I do not stalk Mr Shea. I learn about his nasty actions on other sites because I am a reader of those sites- such as What's Wrong With the World? - or others that I read - such as E.Michael Jones at "Culture Wars" (I am a subscriber) or Mr Sungenis at his Bellarmine Theological Forum and I read their objections and responses to his nasty, vile, and personal attacks.

And I even read about it when others challenge him to debates after he has personally attacked them and called then unfaithful. But, he refuses those challenges to debate - even though Mr Sungenis, for instance, -offered to pay his expenses to fly him out for a debate.

"Do you not think that what you are doing is even slightly weird?"

Mr. Comerford. I do not think what I am doing is even slightly weird. I think it is masculine and Catholic. It is always a masculine thing to do to stand-up to a bully.

What I do think is weird is your habit of appending "God Bless You" to everything you write.

I am not Spartacus said...

..doesn't not?...

speaking of a college education :)

I am not Spartacus said...

"Sometimes that redounds greatly to his benefit; sometimes he ends up posting things he regrets - and to his credit, he is quite contrite when he realizes it. The debate with Feser and Beckwith was not (I think) one of his finer moments. "

Dear Mr Athelstane. Why the need for Mr Shea to repeatedly publicly take back his angry words and become contrite?

Is it not because he can not control himself?

He has a long-established pattern of blowing his top and unjustly lambasting somebody and then comes the apology (but not always ) and then lather, rinse, repeat; again and again.

Activity 1
From the comment thread, quote the passage that begins at the words "He has a long-established" and stops after the words "again and again.".
Activity 2
Translate this sentence from the comment thread into Spanish: "I do not think what I am doing is even slightly weird."
Activity 3
Summarize the comment thread in three sentences.

Raw data
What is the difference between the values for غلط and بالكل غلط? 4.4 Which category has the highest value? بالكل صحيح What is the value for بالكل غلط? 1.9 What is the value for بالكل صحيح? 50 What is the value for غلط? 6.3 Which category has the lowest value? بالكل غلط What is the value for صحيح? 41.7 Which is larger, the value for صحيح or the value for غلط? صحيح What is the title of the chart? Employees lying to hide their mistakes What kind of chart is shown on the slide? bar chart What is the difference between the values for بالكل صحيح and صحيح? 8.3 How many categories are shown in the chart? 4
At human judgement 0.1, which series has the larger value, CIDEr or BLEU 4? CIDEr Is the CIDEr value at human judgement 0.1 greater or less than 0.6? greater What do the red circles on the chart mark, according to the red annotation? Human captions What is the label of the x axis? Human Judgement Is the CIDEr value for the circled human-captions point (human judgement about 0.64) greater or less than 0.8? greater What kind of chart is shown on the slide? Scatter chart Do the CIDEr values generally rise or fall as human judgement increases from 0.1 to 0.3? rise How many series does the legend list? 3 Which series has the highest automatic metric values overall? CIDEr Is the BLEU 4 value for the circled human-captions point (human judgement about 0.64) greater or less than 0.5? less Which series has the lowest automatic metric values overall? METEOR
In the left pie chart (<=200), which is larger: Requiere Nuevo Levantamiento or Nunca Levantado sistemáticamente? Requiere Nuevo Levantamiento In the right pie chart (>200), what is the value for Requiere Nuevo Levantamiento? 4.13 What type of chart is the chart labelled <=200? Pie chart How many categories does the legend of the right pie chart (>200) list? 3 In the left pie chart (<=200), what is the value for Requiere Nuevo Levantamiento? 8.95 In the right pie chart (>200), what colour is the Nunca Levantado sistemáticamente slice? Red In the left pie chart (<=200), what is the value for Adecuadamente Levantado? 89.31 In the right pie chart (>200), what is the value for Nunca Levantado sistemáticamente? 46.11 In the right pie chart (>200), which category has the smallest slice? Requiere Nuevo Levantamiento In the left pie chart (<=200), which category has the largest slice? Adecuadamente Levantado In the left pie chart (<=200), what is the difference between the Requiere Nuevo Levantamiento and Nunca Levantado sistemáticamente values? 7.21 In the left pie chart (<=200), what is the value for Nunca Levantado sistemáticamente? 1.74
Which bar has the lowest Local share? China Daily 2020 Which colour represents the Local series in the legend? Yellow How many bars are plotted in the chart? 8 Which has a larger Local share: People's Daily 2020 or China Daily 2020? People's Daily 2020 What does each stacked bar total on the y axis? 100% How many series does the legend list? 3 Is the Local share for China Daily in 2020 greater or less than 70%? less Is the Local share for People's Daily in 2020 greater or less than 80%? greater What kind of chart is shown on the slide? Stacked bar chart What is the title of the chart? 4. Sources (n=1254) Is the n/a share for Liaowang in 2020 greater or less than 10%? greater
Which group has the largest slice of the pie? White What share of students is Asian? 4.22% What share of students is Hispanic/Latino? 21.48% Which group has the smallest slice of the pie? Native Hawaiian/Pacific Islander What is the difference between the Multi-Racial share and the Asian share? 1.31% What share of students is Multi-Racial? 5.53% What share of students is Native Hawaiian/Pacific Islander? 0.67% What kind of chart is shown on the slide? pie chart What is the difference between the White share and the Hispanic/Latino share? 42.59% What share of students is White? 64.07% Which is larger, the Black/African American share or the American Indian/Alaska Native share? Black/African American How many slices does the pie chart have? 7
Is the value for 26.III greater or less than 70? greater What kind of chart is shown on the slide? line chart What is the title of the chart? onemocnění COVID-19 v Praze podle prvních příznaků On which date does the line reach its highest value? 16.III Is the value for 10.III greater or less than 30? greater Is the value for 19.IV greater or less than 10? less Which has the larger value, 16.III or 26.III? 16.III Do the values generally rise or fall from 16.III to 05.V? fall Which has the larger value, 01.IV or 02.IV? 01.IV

Answer 1
He has a long-established pattern of blowing his top and unjustly lambasting somebody and then comes the apology (but not always ) and then lather, rinse, repeat; again and again.

Answer 2
No creo que lo que estoy haciendo sea ni siquiera un poco extraño.

Answer 3
One writer denies stalking Mr Shea and says word of his attacks comes from sites the writer reads, such as What's Wrong With the World?, "Culture Wars," and the Bellarmine Theological Forum, and that Mr Shea refuses debate challenges even when Mr Sungenis offered to pay his travel expenses. Answering Mr. Comerford, the writer calls standing up to a bully masculine and Catholic and finds Mr. Comerford's habit of adding "God Bless You" weird. A reply to Mr Athelstane argues that Mr Shea's repeated public apologies come from a long pattern of losing his temper, unjustly attacking someone, and then apologizing, though not always.